DeNA, which mainly provides online services, topped the gainers with a 9 per cent jump following an after-market announcement on Friday that it would begin preparations to list shares for its taxi app partner company GO Inc.
Nintendo, which owns 12 per cent of DeNA shares, also came in as the top performer with a 4.4 per cent jump.
The Nikkei clocked its best year in a decade in 2023, underpinned by expectations of better governance.
After initially pulling back at the start of 2024, the benchmark index recovered to hit its highest since Japan’s “bubble economy” of the late 1980s and early 1990s.
“I think a correction may not come as soon as next week or this week but I’m a bit cautious, if not a little bit pessimistic, over the near term,” as markets assess the latest policy decisions by both the Fed and Bank of Japan over the next few months, said Naka Matsuzawa, chief macro strategist at Nomura.
Energy shares were among the worst performers, after oil prices fell about 4 per cent on Monday on sharp price cuts by top exporter Saudi Arabia.
The Tokyo Stock Exchange’s mining stock sub-index dropped 1.23 per cent, while marine shipping fell 2.26 per cent to lead losses among the 33 industry groups.
Japanese government bond (JGB) yields declined on Tuesday as a continued cooling of inflation in the capital Tokyo took pressure off the Bank of Japan (BOJ) to rush to raise interest rates. The 10-year JGB yield fell 2 basis points (bps) to 0.58 per cent as of 0535 GMT, the lowest level since Dec.21. Benchmark 10-year JGB futures rose 0.13 yen to 147.07.

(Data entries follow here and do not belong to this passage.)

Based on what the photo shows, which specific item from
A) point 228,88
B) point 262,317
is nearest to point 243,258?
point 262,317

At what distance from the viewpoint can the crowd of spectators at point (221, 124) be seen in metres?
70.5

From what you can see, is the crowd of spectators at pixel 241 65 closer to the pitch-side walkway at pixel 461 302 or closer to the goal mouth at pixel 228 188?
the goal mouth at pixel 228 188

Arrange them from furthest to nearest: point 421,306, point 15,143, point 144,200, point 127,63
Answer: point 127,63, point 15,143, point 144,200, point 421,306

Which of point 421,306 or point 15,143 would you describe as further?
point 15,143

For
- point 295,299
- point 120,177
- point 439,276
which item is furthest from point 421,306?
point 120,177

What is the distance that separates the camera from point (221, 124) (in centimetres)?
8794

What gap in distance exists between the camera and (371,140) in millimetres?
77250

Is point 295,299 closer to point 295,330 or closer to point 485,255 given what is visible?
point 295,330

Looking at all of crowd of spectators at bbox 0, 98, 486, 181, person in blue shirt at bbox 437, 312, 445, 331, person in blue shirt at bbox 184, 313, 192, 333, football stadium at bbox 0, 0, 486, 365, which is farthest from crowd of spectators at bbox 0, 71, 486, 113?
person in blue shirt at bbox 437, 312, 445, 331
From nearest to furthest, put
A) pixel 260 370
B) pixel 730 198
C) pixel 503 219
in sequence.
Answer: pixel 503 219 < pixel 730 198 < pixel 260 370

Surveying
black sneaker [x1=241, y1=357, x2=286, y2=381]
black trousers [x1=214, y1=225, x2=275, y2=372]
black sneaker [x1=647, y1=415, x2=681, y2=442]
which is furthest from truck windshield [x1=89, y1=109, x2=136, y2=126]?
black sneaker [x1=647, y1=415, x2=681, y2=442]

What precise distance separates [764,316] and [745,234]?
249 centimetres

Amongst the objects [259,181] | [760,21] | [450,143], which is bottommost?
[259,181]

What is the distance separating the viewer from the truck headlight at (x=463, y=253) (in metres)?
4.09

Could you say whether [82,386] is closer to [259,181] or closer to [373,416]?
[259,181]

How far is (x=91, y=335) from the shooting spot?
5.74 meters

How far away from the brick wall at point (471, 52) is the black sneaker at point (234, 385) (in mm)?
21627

The finance ministry is due to auction about 2.7 trillion yen ($18.77 billion) of 10-year notes on Wednesday.
Core inflation in Tokyo slowed for the second straight month in December as cost-push price pressures continued to ease, data showed on Tuesday.
Separate data showed household spending fell for the ninth straight month in November, underscoring the fragile nature of Japan’s economy.
“The BOJ cannot move this month,” said Shoki Omori, chief Japan desk strategist at Mizuho Securities. “The demand side of the Japanese economy isn’t looking that good.”
Expectations for a hawkish policy tweak at the BOJ’s next meeting on Jan. 22-23 had already been greatly reduced by the New Year’s Day earthquake in central Japan. At least 168 lives had been lost in the disaster, with more than 300 people still missing.
“We haven’t even seen the final death toll,” Omori added. “It wouldn’t be good for the BOJ to hike in this situation.”
The 20-year JGB yield fell 2 bps to 1.335 per cent, while the 30-year yield declined 1 bp to 1.6 per cent.
Japan plans to expand its budget reserves for fiscal 2024/25 to support recovery from the Noto peninsula earthquake, Minister of Finance Shunichi Suzuki said on Tuesday.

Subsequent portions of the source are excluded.